The NPP and NDC are almost equally matched in numbers. If I were a politician, my mantra would not be “Fear Delegates”; I’d rather “Respect the Floating Vote”. If I were Akufo Addo, I would think twice in deciding to send on leave an Auditor General who has won so much respect from the civil society (floating vote) constituency for anti-corruption.
Having handled Covid so well, why is Akufo Addo now faced with such a daily litany of pleas for PPEs by frustrated health workers?

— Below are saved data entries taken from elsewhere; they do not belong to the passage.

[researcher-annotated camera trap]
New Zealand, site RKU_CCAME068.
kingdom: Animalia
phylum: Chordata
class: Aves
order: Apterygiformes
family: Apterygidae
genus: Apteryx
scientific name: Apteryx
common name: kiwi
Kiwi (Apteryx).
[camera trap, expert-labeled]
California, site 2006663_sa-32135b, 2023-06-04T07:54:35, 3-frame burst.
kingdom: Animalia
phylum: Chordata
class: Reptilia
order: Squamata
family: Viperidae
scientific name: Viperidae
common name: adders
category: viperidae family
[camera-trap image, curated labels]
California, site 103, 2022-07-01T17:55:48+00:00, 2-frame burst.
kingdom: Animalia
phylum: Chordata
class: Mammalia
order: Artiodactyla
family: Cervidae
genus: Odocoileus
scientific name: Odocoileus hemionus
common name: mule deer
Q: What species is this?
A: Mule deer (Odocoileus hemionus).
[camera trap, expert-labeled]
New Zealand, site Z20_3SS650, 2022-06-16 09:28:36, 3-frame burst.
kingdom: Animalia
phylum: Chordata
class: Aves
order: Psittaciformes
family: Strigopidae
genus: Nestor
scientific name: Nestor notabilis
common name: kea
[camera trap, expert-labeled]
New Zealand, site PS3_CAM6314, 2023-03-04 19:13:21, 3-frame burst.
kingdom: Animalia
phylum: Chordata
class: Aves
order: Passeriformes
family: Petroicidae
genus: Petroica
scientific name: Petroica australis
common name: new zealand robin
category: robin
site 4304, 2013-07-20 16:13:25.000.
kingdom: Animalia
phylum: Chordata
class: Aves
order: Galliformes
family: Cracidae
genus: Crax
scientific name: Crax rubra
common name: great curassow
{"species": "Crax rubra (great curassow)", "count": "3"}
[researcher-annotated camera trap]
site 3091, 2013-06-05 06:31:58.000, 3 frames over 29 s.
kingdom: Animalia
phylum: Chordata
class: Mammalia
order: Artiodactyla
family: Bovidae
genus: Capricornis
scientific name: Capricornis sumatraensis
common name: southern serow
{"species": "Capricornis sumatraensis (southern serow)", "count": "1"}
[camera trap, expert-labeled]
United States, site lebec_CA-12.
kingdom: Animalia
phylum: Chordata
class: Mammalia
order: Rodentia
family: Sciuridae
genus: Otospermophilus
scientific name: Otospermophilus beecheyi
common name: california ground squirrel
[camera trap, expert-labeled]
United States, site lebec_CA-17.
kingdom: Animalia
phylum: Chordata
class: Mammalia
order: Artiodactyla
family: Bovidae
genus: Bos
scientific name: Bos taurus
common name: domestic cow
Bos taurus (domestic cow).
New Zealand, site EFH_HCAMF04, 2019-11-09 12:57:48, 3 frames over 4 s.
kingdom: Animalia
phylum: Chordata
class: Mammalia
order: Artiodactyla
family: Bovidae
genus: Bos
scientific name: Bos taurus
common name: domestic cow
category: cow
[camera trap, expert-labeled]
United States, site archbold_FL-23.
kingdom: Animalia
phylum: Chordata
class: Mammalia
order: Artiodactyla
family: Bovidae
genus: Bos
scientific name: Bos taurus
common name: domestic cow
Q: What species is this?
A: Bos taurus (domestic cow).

Why does government think it is right while parents, GNAT, NAGRAT, Concerned Teachers, PTAs, nationwide, and Ghana Medical Association think it is wrong to keep the children in school?
Why, at such a time, must Ursula walk into the media independence minefield - a la communication spectrums and GBC channels? Has she wondered why Kojo Oppong Nkrumah was suddenly absent from the scheduled meeting with Chief Crystal and other stakeholders over the matter?
The daily lamentations are growing louder and difficult to ignore. The battle is still the Lord’s, but on whose side will the Lord fight?
****
The author Enimil Ashon is a former Editor of the Ghanaian Times and Weekly Spectator newspapers and currently a columnist with the Daily Graphic.